Emergency Medicine - Scope and Limitation

By Dr.Venugopalan.P.P, DA, DNB, MNAMS / Emergency Medicine
 

Emergency Medicine - Scope and Limitation

Emergency Medicine has recently emerged as a medical specialty with the principal mission of evaluating, managing and preventing unexpected illness and injury. It encompasses a unique body of knowledge reflected in the “Model of the clinical practice of Emergency Medicine”.

Clinical Emergency Medicine may be practiced in Emergency Department, Urgent Care Clinics and other settings. It encompasses initial evaluation, treatment and disposition of any person at any time for any symptom, event or disorder deemed by the person or someone acting on his or her behalf to require expeditious medical, surgical or psychiatric attention.

“EM is a field of practice based on the knowledge and skills required for the prevention, diagnosis and management of acute and urgent aspects of illness and injury affecting patients of all age groups with full spectrum of undifferentiated physical and behavioral disorders”.

Emergency is commonly defined as any condition perceived by the prudent layperson or some one on his or her behalf as requiring immediate medical or surgical evaluation and treatment. So it is a situation or condition having a high probability of disabling or immediate life threatening consequences requiring urgent intervention including first aid.

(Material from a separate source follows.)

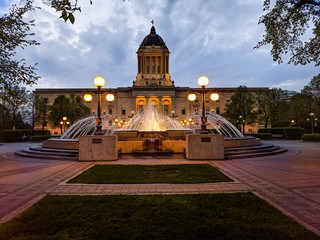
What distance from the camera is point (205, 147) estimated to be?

ED Physician is a specialist who has been trained to engage in the immediate initial recognition, evaluation and disposition of patient with acute illness and injury. ED Physicians do not usually provide long term or continuous care but they diagnose a wide range of diseases and perform interventions to stabilize the patient. In general EM encompasses a large amount of general medicine but involves virtually all fields of medicine and surgery including sub specialties.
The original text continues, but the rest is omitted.